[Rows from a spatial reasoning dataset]
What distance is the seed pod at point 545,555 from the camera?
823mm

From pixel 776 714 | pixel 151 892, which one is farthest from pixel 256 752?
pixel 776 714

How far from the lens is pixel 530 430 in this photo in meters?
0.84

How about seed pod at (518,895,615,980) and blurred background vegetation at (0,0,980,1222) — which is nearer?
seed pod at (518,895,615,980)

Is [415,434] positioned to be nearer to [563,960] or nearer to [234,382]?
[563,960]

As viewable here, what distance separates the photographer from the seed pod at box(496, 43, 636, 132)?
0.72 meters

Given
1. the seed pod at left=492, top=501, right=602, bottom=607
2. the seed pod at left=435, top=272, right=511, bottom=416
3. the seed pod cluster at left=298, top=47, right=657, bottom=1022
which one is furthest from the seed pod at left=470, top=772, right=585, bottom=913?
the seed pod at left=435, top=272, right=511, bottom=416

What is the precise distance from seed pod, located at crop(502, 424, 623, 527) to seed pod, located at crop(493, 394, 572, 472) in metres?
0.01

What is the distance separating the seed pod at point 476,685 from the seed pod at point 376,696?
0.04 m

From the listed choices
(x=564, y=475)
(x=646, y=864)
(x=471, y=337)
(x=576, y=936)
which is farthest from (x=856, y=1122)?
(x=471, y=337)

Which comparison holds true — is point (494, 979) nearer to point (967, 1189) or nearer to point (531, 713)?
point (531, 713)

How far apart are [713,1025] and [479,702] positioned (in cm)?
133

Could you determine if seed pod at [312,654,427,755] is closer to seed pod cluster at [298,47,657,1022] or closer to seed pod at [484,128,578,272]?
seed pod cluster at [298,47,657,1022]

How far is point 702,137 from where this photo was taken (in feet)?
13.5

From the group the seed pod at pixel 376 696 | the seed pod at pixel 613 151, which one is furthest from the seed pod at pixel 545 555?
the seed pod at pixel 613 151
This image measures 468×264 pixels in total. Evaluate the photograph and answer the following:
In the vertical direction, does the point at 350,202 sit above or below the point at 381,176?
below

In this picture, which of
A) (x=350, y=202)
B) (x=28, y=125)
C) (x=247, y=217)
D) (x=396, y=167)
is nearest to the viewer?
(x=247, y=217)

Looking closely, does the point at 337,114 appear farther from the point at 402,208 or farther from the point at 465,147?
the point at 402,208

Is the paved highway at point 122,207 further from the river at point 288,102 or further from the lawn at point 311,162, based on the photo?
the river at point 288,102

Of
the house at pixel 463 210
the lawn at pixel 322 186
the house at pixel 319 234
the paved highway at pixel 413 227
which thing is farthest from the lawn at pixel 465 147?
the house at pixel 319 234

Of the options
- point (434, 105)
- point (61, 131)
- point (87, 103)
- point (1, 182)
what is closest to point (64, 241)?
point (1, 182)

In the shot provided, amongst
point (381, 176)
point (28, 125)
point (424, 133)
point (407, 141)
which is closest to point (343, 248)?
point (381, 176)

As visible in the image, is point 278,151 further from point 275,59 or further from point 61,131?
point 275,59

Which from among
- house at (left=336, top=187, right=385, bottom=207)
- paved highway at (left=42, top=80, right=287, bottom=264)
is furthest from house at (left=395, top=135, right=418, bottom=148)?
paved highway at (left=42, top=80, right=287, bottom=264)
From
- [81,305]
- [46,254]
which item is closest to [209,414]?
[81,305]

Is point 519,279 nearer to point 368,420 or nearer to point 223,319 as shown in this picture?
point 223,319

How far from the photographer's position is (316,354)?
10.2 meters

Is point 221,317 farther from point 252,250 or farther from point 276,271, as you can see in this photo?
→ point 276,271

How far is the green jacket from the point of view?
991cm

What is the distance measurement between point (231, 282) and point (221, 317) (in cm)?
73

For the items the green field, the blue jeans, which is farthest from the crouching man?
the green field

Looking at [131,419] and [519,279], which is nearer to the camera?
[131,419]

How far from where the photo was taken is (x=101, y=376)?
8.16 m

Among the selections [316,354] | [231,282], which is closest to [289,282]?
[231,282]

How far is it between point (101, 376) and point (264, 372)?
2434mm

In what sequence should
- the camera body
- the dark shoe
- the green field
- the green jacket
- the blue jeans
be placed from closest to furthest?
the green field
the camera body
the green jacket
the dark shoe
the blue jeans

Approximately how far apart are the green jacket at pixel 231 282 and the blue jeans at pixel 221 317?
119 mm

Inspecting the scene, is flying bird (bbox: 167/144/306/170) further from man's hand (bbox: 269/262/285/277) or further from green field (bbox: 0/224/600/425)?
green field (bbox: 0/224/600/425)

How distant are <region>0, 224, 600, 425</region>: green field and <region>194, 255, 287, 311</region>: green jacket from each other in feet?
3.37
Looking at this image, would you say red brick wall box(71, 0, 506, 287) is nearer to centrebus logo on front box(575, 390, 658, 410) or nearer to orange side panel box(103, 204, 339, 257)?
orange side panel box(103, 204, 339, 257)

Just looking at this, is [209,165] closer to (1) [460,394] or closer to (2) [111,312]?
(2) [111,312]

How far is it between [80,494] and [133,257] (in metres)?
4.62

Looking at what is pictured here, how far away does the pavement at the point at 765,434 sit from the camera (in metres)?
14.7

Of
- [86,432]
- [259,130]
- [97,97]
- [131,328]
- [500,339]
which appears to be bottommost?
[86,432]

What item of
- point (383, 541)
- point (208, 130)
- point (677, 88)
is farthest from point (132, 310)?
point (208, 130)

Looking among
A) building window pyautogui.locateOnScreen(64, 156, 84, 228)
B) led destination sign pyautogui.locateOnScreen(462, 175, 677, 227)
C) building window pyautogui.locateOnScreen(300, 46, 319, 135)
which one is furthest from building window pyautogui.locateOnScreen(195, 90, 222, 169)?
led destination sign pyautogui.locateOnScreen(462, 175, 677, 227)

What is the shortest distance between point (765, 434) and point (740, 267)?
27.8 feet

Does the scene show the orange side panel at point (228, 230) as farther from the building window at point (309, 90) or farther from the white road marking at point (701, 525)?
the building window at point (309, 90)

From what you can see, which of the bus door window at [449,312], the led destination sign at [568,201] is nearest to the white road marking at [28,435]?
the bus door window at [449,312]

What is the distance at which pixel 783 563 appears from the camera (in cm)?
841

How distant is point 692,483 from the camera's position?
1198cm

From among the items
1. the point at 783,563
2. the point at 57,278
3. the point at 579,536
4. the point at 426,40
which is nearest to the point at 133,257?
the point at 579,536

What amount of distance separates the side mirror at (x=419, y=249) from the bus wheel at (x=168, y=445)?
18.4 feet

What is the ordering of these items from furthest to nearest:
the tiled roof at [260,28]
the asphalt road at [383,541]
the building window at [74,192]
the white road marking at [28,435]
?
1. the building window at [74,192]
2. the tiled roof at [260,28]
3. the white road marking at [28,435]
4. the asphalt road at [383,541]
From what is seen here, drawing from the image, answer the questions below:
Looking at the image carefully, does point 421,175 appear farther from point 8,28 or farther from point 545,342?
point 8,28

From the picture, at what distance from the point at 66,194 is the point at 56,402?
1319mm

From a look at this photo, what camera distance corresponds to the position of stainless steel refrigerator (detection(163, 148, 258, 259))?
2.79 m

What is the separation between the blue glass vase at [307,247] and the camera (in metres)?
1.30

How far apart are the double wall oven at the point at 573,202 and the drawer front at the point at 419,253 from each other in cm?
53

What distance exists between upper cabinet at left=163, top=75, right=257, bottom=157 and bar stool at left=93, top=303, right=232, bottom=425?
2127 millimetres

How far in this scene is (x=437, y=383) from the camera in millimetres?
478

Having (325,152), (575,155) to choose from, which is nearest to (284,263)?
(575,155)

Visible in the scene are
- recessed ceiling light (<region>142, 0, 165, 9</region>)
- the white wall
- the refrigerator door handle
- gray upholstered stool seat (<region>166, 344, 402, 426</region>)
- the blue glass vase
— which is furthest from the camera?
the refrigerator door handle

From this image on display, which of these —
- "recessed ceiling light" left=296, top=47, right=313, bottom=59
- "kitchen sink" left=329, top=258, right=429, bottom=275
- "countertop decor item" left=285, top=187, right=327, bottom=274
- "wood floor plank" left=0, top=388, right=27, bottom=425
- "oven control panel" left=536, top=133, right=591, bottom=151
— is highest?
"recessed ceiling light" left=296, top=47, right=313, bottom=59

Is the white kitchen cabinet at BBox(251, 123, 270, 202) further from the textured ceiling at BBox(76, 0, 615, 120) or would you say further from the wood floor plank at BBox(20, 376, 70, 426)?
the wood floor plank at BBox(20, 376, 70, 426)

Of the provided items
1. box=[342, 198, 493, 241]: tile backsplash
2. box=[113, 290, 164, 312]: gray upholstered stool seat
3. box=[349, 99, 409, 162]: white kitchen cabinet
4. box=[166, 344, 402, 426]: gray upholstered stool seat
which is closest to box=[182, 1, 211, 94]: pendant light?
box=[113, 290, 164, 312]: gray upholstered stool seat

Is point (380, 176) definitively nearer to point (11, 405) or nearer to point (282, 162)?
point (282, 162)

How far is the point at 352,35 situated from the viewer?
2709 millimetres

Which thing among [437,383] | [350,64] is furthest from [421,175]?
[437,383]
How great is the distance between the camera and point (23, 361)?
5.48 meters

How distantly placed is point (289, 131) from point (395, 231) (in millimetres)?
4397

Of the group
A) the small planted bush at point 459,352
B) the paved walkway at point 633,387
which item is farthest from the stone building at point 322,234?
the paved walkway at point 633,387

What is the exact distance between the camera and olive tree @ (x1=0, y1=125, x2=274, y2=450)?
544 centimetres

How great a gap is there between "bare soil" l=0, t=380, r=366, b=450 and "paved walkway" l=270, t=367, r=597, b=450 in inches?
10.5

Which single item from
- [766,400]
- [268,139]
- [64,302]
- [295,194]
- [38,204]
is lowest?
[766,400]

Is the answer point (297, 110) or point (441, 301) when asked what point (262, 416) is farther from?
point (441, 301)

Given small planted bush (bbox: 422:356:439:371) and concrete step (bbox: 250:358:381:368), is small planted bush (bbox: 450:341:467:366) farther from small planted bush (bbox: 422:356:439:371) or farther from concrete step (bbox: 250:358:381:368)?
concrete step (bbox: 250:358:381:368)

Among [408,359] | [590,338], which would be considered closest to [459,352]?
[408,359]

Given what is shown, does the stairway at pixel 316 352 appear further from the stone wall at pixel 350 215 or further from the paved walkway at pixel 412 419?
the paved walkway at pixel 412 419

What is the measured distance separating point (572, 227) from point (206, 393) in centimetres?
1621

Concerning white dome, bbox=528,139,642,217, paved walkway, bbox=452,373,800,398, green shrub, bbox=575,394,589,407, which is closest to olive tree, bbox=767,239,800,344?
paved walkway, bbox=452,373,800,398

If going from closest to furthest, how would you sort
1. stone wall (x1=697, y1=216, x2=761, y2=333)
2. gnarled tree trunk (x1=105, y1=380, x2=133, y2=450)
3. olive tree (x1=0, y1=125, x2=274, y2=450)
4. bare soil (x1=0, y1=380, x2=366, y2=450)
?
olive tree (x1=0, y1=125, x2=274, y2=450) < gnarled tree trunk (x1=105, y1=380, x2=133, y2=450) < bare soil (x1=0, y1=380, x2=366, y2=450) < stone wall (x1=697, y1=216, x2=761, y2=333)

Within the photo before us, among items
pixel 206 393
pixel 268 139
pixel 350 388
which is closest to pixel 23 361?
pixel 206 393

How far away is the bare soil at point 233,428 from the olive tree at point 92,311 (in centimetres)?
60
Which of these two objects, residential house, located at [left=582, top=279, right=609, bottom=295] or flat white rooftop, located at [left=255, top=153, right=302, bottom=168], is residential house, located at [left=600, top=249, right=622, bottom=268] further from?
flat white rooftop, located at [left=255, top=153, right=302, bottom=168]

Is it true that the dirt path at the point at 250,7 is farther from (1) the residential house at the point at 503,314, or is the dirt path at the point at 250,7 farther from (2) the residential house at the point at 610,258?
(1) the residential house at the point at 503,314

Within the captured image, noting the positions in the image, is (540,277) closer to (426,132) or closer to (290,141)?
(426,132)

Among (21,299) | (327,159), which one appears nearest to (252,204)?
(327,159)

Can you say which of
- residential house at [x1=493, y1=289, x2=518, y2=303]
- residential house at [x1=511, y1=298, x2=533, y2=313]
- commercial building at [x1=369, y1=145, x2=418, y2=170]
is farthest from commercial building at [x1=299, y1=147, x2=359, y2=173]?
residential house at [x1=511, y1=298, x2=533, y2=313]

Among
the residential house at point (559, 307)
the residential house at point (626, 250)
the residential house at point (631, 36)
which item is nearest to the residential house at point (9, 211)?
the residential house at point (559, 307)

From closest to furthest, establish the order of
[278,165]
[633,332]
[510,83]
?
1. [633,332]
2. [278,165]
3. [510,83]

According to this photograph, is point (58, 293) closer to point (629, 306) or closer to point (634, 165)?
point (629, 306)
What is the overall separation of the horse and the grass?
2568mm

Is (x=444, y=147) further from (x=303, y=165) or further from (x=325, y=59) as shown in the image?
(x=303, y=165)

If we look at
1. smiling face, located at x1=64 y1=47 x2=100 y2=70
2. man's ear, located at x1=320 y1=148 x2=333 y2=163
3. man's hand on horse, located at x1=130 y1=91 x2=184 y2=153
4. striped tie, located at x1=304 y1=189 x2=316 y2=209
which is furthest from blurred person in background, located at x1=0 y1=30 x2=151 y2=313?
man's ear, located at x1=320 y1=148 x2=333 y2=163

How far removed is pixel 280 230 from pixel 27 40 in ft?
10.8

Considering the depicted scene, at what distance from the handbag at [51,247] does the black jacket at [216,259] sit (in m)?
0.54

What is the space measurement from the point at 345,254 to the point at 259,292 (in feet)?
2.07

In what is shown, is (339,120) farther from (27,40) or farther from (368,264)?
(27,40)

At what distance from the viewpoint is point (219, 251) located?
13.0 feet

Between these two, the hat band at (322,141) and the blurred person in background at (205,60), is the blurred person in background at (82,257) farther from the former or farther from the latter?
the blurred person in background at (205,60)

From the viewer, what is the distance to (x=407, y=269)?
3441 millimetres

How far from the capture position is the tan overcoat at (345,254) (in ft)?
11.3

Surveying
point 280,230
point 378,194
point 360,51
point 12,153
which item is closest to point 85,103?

== EXERCISE DETAILS ==
Copy out the lines starting at the one containing "If going from" and ending at the one containing "3. [510,83]", word for word.

== CORRECT ANSWER ==
If going from closest to furthest, how would you sort
1. stone wall (x1=697, y1=216, x2=761, y2=333)
2. gnarled tree trunk (x1=105, y1=380, x2=133, y2=450)
3. olive tree (x1=0, y1=125, x2=274, y2=450)
4. bare soil (x1=0, y1=380, x2=366, y2=450)
?
olive tree (x1=0, y1=125, x2=274, y2=450) < gnarled tree trunk (x1=105, y1=380, x2=133, y2=450) < bare soil (x1=0, y1=380, x2=366, y2=450) < stone wall (x1=697, y1=216, x2=761, y2=333)

Within the photo before us, among items
pixel 206 393
pixel 268 139
pixel 350 388
which is closest to pixel 23 361?
pixel 206 393

How far away is the bare soil at point 233,428 from the olive tree at point 92,311 (in centimetres)?
60
Which of these two objects, residential house, located at [left=582, top=279, right=609, bottom=295] or flat white rooftop, located at [left=255, top=153, right=302, bottom=168], is residential house, located at [left=600, top=249, right=622, bottom=268] further from?
flat white rooftop, located at [left=255, top=153, right=302, bottom=168]

Is it true that the dirt path at the point at 250,7 is farther from (1) the residential house at the point at 503,314, or is the dirt path at the point at 250,7 farther from (2) the residential house at the point at 610,258?
(1) the residential house at the point at 503,314

Within the captured image, noting the positions in the image, is (540,277) closer to (426,132) or closer to (290,141)?
(426,132)

Among (21,299) | (327,159), which one appears nearest to (252,204)?
(327,159)

Can you say which of
- residential house at [x1=493, y1=289, x2=518, y2=303]
- residential house at [x1=511, y1=298, x2=533, y2=313]
- commercial building at [x1=369, y1=145, x2=418, y2=170]
is farthest from commercial building at [x1=299, y1=147, x2=359, y2=173]?
residential house at [x1=511, y1=298, x2=533, y2=313]

Among
the residential house at point (559, 307)
the residential house at point (626, 250)
the residential house at point (631, 36)
which item is nearest to the residential house at point (9, 211)?
the residential house at point (559, 307)

From closest to furthest, establish the order of
[278,165]
[633,332]
[510,83]
?
1. [633,332]
2. [278,165]
3. [510,83]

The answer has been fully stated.